WTI remains under pressure after pulling back from June highs, but on the provided hourly chart, price is trying to stabilize near $71.87. News background remains mixed: on one hand, market is pricing in lower geopolitical premium due to possible US-Iran talks in Doha; on the other hand, risks around supplies through Strait of Hormuz have not fully disappeared.

Geopolitics and demand
Oil fell sharply after traders began reducing risk premium, expecting further diplomatic contact between Washington and Tehran. Earlier, WTI dropped toward $70 area, while Brent held near $72-$73. As long as physical flows through key routes are not critically disrupted, market is reacting more to potential supply normalization than to tension itself.
US inventories
According to latest EIA report for week ended June 19, US commercial crude inventories fell by 6.1 million barrels to 412.1 million barrels, around 7% below five-year average. This is positive signal for WTI, but increase in gasoline and distillate stocks softened impact of crude draw. Market also continues to factor in high US production near 13.8 million barrels per day.
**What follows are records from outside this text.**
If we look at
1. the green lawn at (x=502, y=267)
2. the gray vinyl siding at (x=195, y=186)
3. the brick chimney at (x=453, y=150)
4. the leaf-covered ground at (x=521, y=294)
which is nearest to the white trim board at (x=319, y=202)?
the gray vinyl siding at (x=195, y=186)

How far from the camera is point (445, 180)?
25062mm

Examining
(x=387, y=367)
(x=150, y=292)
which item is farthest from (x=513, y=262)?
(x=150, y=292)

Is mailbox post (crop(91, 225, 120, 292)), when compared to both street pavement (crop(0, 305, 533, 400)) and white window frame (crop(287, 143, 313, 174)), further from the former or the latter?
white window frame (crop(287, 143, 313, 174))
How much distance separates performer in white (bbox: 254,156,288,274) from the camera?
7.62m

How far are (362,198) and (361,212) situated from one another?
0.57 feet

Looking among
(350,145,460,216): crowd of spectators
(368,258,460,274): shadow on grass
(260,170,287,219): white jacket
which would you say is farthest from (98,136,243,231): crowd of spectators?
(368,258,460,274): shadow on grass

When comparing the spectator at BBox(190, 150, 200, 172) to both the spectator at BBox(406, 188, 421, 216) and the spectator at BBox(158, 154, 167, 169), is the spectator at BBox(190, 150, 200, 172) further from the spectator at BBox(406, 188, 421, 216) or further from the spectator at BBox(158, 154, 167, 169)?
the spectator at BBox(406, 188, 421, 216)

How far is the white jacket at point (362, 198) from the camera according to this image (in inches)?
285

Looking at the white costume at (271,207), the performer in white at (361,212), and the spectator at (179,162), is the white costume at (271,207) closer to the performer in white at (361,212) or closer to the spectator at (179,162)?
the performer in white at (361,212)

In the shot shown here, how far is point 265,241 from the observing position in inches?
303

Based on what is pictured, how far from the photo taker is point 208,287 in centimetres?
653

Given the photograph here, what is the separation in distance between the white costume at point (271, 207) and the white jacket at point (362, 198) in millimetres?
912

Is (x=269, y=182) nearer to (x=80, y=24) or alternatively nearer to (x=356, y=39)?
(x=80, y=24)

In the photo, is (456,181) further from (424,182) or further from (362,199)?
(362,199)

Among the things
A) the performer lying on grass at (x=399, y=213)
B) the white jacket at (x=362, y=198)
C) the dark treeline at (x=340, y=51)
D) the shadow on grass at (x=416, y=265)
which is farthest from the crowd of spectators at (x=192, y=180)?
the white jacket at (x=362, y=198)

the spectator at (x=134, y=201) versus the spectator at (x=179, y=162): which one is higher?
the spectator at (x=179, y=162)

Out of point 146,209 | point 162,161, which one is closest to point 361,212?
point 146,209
Technical picture on chart
Hourly chart still shows downward structure: price remains below long moving average and is trying to hold above 71.50-72.00 zone. Nearest resistance is located around 72.50-73.00, followed by important 74.50-75.00 zone. Support is near 70.80-70.00, and break below it could open way toward 68.50-67.50. Until price returns above 73.00, recovery looks more like correction.
Conclusion
Base-case scenario remains cautiously negative: WTI may hold within 70.00-73.00 range while market evaluates US-Iran talks, new EIA data, and US demand outlook. A break above 73.00 would improve short-term picture and reopen chance of move toward 75.00, but slide below 70.00 would confirm continuation of downtrend, as I warned in article WTI steadies near $70 as Iran risk premium fades.